Nov 23 15:48:29 delly sshd[68053]: Invalid user asa from 64.213.54.106
Nov 23 15:48:29 delly sshd[68053]: error: PAM: authentication error for illegal user asa from 64.213.54.106
Nov 23 15:48:29 delly sshd[68053]: Failed keyboard-interactive/pam for invalid user asa from 64.213.54.106 port 42991 ssh2
Nov 23 15:49:46 delly sshd[68056]: Invalid user asa from 91.135.200.86
Nov 23 15:49:47 delly sshd[68056]: error: PAM: authentication error for illegal user asa from 91.135.200.86
Nov 23 15:49:47 delly sshd[68056]: Failed keyboard-interactive/pam for invalid user asa from 91.135.200.86 port 10262 ssh2
Nov 23 15:50:52 delly sshd[68062]: Invalid user asa from 200.20.187.222
Nov 23 15:50:53 delly sshd[68062]: error: PAM: authentication error for illegal user asa from 200.20.187.222
Nov 23 15:50:53 delly sshd[68062]: Failed keyboard-interactive/pam for invalid user asa from 200.20.187.222 port 52959 ssh2

Don't focus on the attacking IPs, but look at the referenced users. There are now tools that look like they're scaling attacks on a listing of common logins (or maybe even dictionary attacks) so that there's less risk of detection. There are current tools that look for attacks in a thresholded manner (example: 4 attacks in 5 sec warrants a block of that attacking IP). This new method of attack will not trigger the thresholding blocks.

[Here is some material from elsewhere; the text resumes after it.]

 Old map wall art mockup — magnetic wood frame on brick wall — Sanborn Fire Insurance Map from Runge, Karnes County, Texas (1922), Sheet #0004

More than ever, SSH key-based authentication should be used. This will prevent a successful login when under attack via brute forcing methods.

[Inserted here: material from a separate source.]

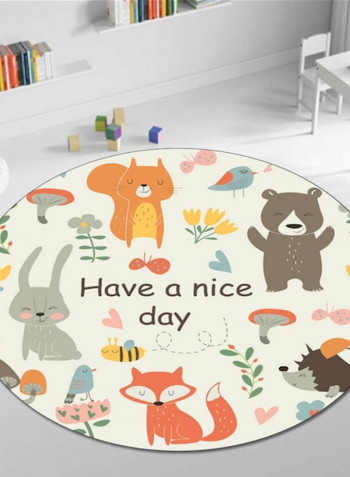 1-Piece Round Cartoon Pattern Living Room Baby Crawling Mat Multicolour 80cm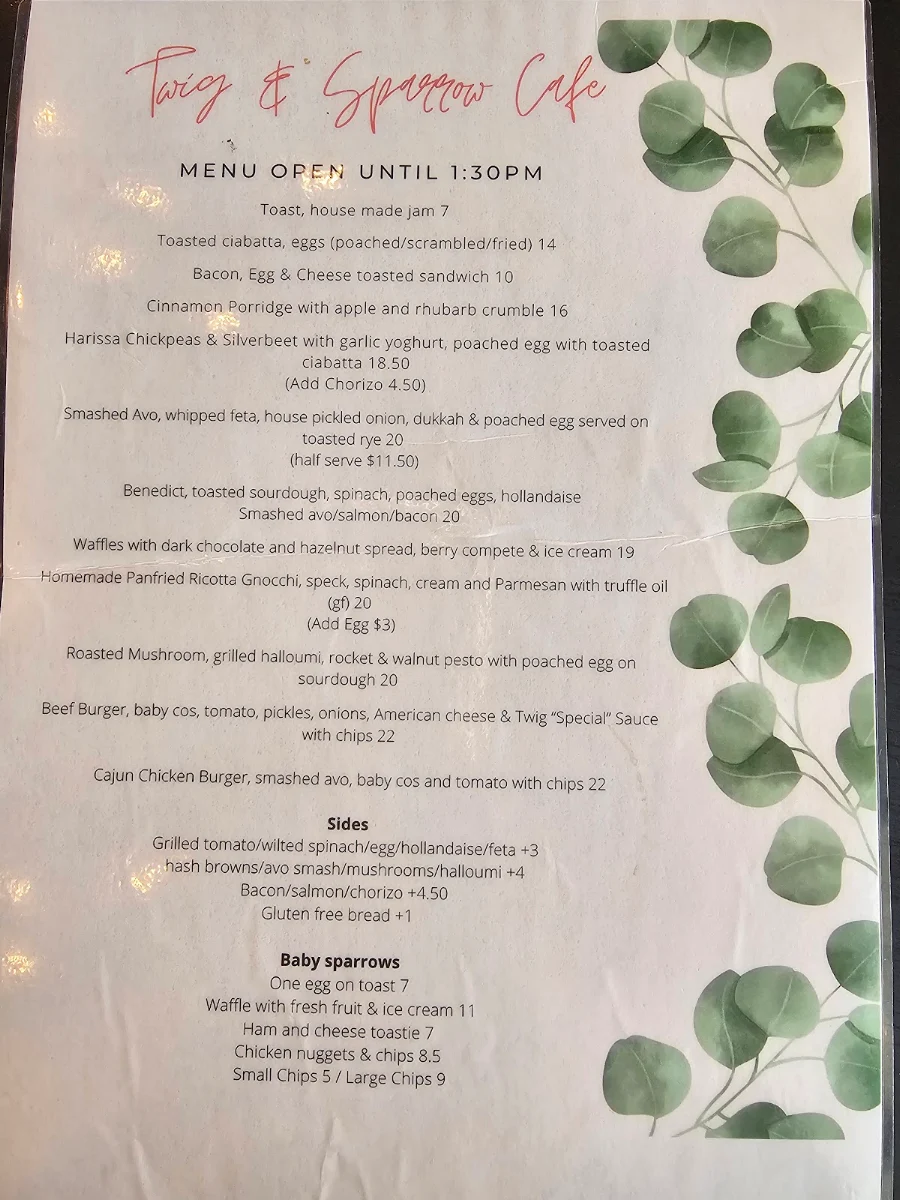 Menu, Twig & Sparrow Cafe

I can already see attack detection tools being adjusted to focus on tracking user accounts being bruteforced and banning all IPs that try to access user accounts based on time (example: 4 attacks on account asa in 5 sec will warrant a ban of all subsequent IPs for the next day or so...and not block if the IP is listed within a whitelist).

Your thoughts?

1 comment:

Anonymous said...

Just noticed this same thing going on - on my server. Would really love a tool to ban on attempts over time. Would install it immediately.